For me it’s a tremendously rewarding thing to do as each photo triggers a fond memory that would have been long forgotten. Sometimes I chuckle to myself and others actually generate water in my eyes such is the joy I re-experience. There’s also a sadness as well as I am no longer with his mother, my wife.



But there is one overall thing that sticks out to me. And that is just how much I missed by not being “in the moment” with him. I think at times my head was so very full of “other stuff”, mainly to do with career, paying the bills, thinking of future plans and what have you. I think my mind was so crowded and busy at times I just didn’t see what was going on around me. I think the very biggest thing was that I didn’t observe too well the emotions he was going through.


So to all you fathers here who are somewhat under pressure in their lives my biggest message to you is to be Mindful of what your children are experiencing "in the moment". Learn to observe them such that you are truly aware of what they are experiencing and live that “in the moment” with them.


For recreation my son climbs mountains, scuba dives and mountain bikes. For his birthday I’m getting a ruggedised video camera that he can put on his helmet and take with him 60m under the sea. So that he too can later re live those special moments in his life and I get to see where’s he’s been and in some way experience it with him.


----------



## Ten_year_hubby (Jun 24, 2010)

BookOfJob said:


> I think in the future I will want to look at today and still be able to say that I have carried myself with diligence and utmost dignity. Taking care the kid, taking a break from my profession, just to bond closer, become a role model, and make sure I identify his needs and try to fulfill them (or plan on the best way to fulfill them), is sure a great experience.
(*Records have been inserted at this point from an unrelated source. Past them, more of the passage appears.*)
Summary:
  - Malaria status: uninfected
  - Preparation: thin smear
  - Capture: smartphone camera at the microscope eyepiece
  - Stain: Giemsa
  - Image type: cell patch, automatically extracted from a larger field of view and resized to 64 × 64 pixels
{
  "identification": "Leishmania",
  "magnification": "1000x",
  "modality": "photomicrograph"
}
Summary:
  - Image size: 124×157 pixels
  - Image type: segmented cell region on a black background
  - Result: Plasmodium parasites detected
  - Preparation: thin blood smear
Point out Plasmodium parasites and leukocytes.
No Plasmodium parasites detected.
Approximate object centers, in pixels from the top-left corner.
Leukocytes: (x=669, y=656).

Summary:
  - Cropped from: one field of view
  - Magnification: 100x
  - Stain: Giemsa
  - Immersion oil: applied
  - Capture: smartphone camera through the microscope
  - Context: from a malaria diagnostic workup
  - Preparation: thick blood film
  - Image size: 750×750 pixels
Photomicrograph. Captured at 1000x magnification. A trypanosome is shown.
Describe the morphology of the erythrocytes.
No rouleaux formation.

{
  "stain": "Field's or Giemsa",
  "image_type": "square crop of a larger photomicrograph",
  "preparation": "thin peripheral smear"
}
Without getting into the circumstances that bring you and your son to your current place, I personally feel that for a boy to have his father's direct attention and close relationship from year 9 through adulthood (and after, of course) is probably the greatest gift he could ever receive and probably the same for yourself


----------



## sweaty teddy (Nov 13, 2012)

kids grow up and leave....thats what their supost to do.....don't hamstring yourself by putting false needs ahead of real needs.


I'm not advocating being a poor father. I'm advocating that they learn alot by observing and your profession and drive to sucess is an important atribute to have. 
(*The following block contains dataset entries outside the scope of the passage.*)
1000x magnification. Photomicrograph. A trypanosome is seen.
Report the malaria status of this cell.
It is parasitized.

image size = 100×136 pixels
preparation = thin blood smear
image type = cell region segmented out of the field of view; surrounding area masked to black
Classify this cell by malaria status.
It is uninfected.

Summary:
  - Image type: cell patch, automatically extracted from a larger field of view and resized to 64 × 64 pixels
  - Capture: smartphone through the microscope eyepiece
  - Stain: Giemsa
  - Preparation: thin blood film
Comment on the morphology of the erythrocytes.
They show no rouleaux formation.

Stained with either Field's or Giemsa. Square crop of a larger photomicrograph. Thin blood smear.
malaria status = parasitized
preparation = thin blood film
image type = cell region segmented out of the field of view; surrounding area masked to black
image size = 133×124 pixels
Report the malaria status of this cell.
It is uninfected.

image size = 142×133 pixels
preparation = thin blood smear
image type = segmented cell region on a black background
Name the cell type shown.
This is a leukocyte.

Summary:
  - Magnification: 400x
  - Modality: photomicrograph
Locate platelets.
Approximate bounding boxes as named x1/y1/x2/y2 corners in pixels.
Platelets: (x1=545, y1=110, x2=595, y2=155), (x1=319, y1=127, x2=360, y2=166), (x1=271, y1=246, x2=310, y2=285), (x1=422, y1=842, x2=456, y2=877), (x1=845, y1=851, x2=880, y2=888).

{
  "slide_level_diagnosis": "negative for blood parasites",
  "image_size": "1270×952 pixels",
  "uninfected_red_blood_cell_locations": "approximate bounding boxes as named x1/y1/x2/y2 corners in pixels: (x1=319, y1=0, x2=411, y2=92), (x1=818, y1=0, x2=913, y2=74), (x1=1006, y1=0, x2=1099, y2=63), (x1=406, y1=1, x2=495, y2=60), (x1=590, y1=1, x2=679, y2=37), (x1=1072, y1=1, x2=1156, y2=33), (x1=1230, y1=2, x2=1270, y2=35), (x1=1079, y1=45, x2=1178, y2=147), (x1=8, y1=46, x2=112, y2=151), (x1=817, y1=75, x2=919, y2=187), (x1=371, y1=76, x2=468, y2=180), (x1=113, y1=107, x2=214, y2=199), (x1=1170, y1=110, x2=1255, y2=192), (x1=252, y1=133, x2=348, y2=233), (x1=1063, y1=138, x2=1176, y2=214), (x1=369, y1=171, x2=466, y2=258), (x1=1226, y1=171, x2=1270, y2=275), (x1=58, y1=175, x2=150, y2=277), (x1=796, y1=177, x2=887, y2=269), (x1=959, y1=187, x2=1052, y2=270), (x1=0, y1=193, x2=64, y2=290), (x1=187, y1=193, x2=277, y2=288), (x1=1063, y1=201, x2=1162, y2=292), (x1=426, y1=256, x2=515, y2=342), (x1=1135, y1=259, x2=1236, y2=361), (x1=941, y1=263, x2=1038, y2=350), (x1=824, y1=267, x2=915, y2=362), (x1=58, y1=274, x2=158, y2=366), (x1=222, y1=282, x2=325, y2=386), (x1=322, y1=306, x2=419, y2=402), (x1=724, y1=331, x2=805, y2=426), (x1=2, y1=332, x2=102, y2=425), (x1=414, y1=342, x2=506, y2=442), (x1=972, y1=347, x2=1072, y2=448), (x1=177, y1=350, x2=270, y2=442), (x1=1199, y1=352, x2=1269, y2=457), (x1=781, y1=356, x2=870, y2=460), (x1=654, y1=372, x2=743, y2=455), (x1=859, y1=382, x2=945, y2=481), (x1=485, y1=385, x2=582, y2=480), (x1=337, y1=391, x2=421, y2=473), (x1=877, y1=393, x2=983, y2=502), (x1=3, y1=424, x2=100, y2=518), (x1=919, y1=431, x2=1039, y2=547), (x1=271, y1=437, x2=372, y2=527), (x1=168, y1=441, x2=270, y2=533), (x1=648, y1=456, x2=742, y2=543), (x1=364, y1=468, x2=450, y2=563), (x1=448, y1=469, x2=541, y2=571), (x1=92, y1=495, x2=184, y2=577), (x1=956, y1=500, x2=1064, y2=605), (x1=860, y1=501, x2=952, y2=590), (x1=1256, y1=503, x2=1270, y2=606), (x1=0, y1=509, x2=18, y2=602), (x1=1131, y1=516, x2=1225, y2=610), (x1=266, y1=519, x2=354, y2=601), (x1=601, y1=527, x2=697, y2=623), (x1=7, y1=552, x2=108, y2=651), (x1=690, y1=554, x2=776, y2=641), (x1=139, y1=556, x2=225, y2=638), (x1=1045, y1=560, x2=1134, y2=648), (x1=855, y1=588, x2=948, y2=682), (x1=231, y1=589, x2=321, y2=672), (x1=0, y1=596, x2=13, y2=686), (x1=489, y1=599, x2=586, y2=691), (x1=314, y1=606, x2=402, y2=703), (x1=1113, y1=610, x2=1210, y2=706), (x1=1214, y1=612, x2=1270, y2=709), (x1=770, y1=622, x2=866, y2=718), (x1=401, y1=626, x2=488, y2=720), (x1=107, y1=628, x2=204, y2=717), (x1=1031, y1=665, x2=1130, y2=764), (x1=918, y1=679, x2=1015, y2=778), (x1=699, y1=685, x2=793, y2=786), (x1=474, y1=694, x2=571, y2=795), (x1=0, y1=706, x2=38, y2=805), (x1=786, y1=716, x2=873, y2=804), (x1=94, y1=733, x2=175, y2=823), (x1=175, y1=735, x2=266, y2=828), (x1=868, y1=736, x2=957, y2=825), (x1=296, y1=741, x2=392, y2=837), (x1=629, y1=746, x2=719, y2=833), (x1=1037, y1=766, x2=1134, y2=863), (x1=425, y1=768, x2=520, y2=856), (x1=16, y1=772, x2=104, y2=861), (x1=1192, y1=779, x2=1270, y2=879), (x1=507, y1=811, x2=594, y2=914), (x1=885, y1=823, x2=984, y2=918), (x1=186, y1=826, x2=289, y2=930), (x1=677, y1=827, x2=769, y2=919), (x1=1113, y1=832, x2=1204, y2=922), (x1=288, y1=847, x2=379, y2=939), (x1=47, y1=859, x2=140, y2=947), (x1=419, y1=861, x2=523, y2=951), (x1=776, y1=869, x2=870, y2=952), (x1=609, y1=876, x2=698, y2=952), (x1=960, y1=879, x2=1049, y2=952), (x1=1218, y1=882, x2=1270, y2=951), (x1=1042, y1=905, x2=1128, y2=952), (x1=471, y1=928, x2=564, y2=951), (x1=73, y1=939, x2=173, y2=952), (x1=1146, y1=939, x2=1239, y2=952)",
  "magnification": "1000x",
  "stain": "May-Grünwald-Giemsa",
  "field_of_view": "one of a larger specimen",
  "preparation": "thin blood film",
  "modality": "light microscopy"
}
there should be a health balance between home and work!


----------



## BookOfJob (Jul 6, 2012)

Thanks, guys.

As I was telling ankh, it's been 10 month since my troubles started, so it's been a long journey. Sometime along the way, I realized that this is a new journey for me. I understand that a journey has its own unique promises, and this new journey is not unlike those I have embarked on. I said to myself (I was conversing with a friend) that I should actually gather my courage, feel excited, and look forward to the days ahead.

So, that was one of the small revelations along the way that I experienced. And the other day, in the middle of all the happenings with the kid's final exam week, I only find that there is only one choice; focus on positive aspects of life.

I hope many here will too.



sweaty teddy said:


> kids grow up and leave....thats what their supost to do.....don't hamstring yourself by putting false needs ahead of real needs.
> 
> 
> I'm not advocating being a poor father. I'm advocating that they learn alot by observing and your profession and drive to sucess is an important atribute to have.
> ...


I am not advocating that everyone should become SAHD to really enjoy this bond. I am just posting that we shouldn't lose sight even in the middle of all the things that are happening. While my post may not say it explicitly (thank you for bringing this aspect to light), but there's that part of being 'a role model' that dictates that we should show it to the kid what it means to live. That includes moving on, and earning a living is included. Hey, I am preaching my originally 7-point man up list (I think it may grow to 9 now -- I will post it later). The list includes making money.

On another note, I saw it from my dad when my mother passed away (this is actually a side story to all the drama in my episode) that he picked himself up and find another woman, even at the age of 68. It didn't register that way in my mind at the time, but now *I understand*. While there's a great temptation to stay single forever, I think that may not be showing a good example in the long run. I need to show that I can fix a broken person -- myself.

The time that I am fully healed is the time that I can really move on and (maybe) don't come here too often. *BUT.* I will not forget you guys, and will continue to help out anyone coming to this forum.

OK, I'll see you around, and thanks guys!!


----------